Life as we know it, precious and beautiful, ends.
The body is put back in the same ground it came from.
The spirit returns to God, who first breathed it.
The words of the wise prod us to live well.
They’re like nails hammered home, holding life together.
They are given by God, the one Shepherd.
But regarding anything beyond this, dear friend, go easy. There’s no end to the publishing of books, and constant study wears you out and you’re no good for anything else.
The last and final word is this:
Do what he tells you.
And that’s it. Eventually God will bring everything that we do out into the open and judge it according to its hidden intent, whether it is good or evil.
Ecclesiastes ends with the somber reality that all of life, everything that gives us significance, is temporary.

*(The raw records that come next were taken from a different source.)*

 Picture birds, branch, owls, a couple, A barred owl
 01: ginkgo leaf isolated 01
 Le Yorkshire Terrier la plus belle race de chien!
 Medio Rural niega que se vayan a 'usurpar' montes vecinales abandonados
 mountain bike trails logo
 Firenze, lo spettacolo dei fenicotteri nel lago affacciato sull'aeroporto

In light of this temporary existence, the simple encouragement from the Teacher is to respect God and be responsive to how we sense God’s call in our life.

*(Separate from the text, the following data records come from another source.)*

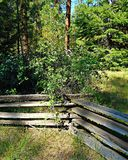 Fence in the Forest. Split rail fence at the Head of the Metolius - near Camp Sherman, OR royalty free stock photo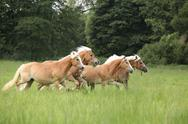 Batch of chestnut horses running together in freedom Stock Photos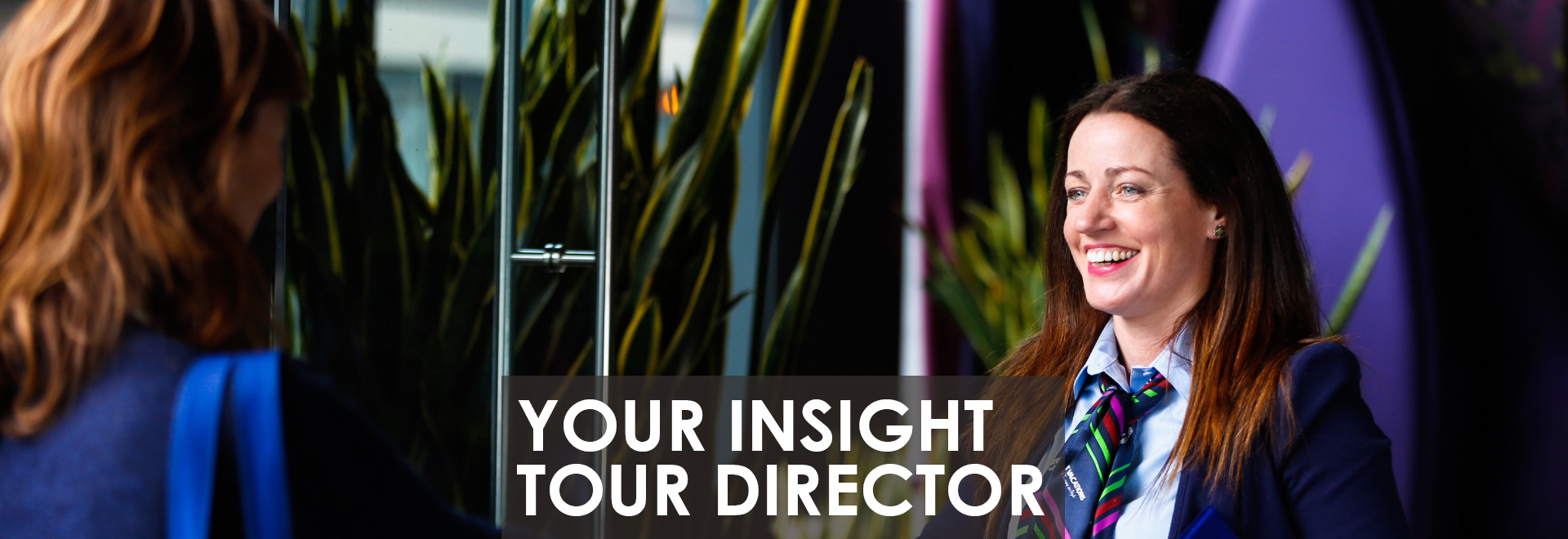 Your Insight Tour Director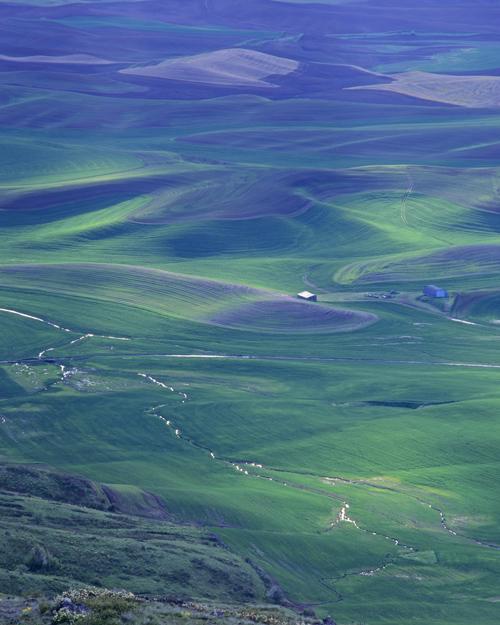 wheatfieldinspringstream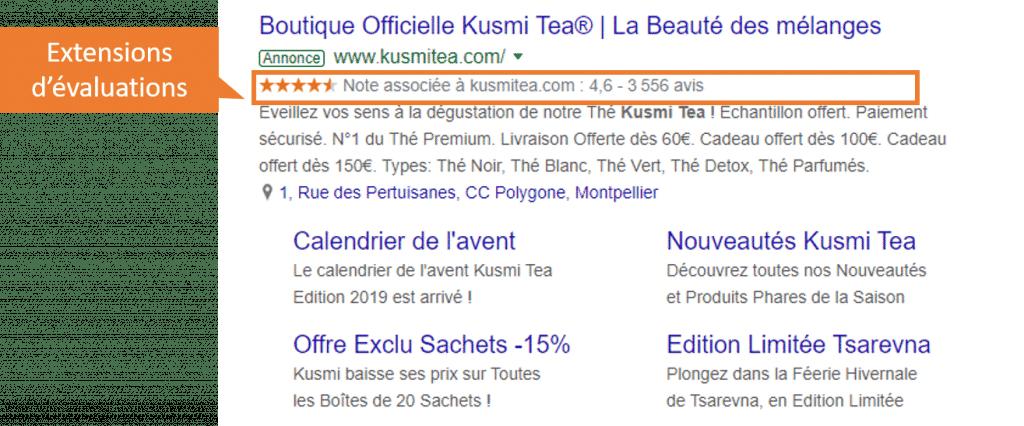 extensions d'évaluation google ads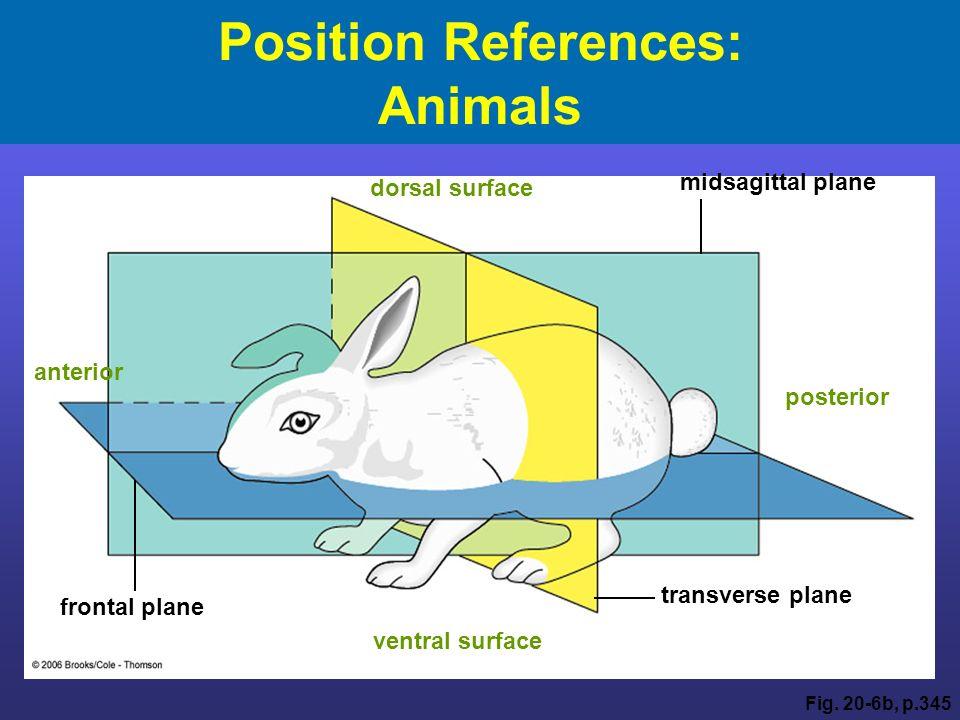 Animal organ system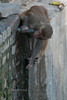 Monkeys at Swayambhunath.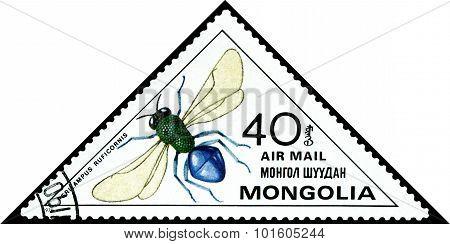 Vintage  Postage Stamp. Perilampus Ruficornis.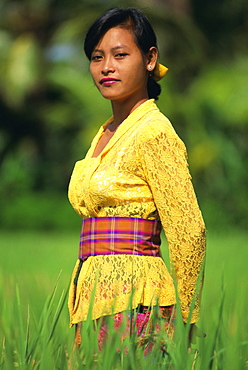 Portrait of a young woman in traditional dress standing in a paddy field, island of Bali, Indonesia, Southeast Asia, Asia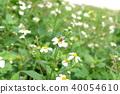 ดอกไม้,ผึ้ง 40054610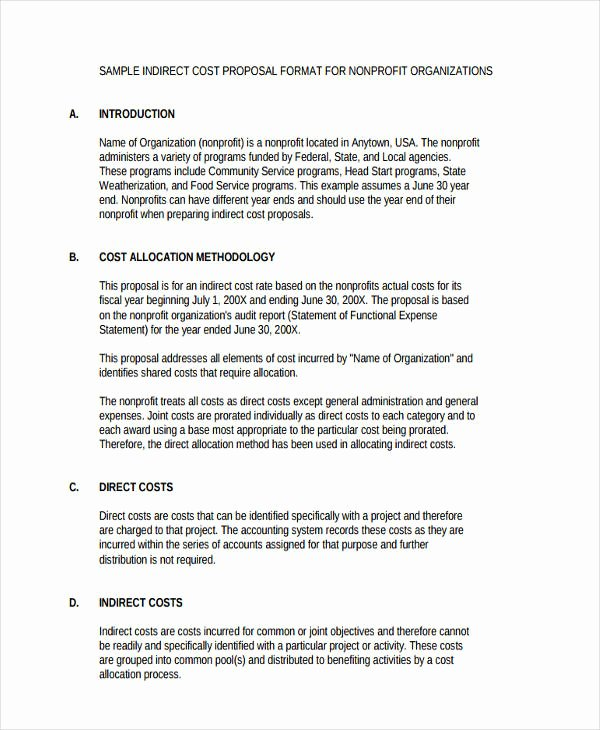 Non Profit Business Plan Template Beautiful Non Profit Business Plan Template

At a visceral level, this is dangerous. We want to have a clear path charted for us that will give us the security in knowing that we have lived our life well and that our efforts will endure. We need to know that in the unknown existence beyond what we experience now, we will have security.
And so, we organize our lives into a neat, orderly existence. We categorize our life into spiritual investments—so much “devotional” times, church attendance, Bible reading, community service—that will pay dividends to us on the other side. The pursuit of the spiritual equation can lock us into a life that is religiously respectable, but does not enliven our spirit or provide the experience of God’s tangible presence.

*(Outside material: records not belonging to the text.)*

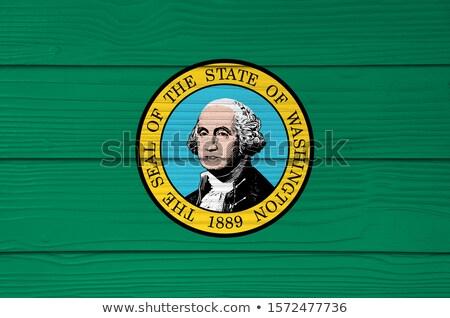 bandera · Washington · grunge · textura · pintado - foto stock © vepar5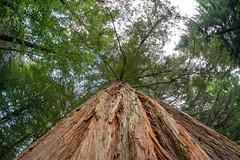 Sequoia Parque de Bertiz (oscario65) Tags: 8mm sequoia bertiz samyang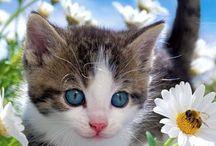 Puppies ❤️cute Kittens / Puppies and kitties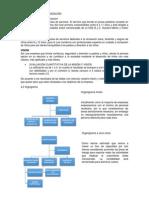 ESTUDIO DE LA ORGANIZACIÓN - MIS.docx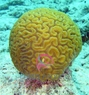 Brain Star Goniastrea Coral - Goniastrea species - Honeycomb Coral - Closed Brain Coral
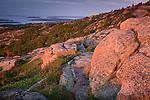 Cadillac Mountain sunrise view of Frenchman Bay, Acadia National Park, ME, USa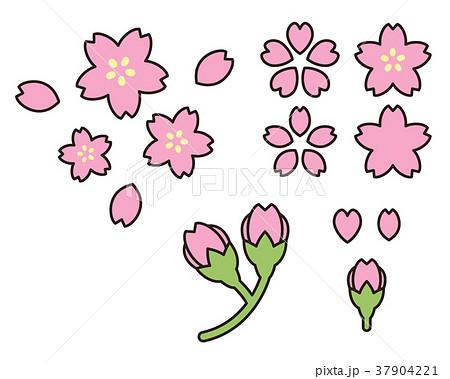 桜の花びら・つぼみのイラスト 37904221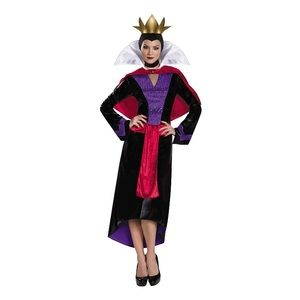 Disney Villain Adult Costume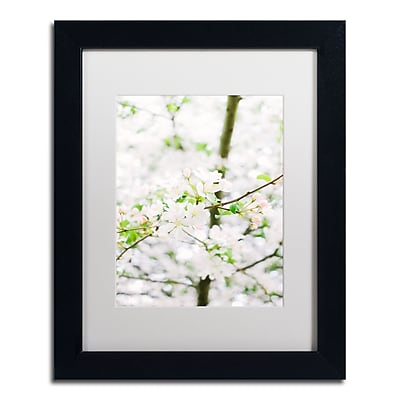 Trademark Fine Art Ariane Moshayedi 'White Cherry Blossom Tree 5' 11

The Teacher’s words break us out of worshiping our religious constructs by offering the simplest wisdom: Fear God. Do what he tells you. And that’s it. It makes me think of similar summations, such as Micah 6:8 or Matthew 22:36-40.
The encouragement to me from the Teacher is this: We have vast universes of possible faithfulness extending beyond our comprehension. The systems of behavior that we manufacture to feel secure in our relationship with God are also meaningless, not because they were not important, but because from God’s perspective, they are too miniscule. We have freedom in following after God when we understand that his relentless grace is revealed to us in the life, death, and resurrection of Jesus and that all possible gain from spiritual exertion begins and ends in what Jesus has done. He is the constant in the equation, the security in the unknown future, and the revelation of the spirit of God, the source of all life.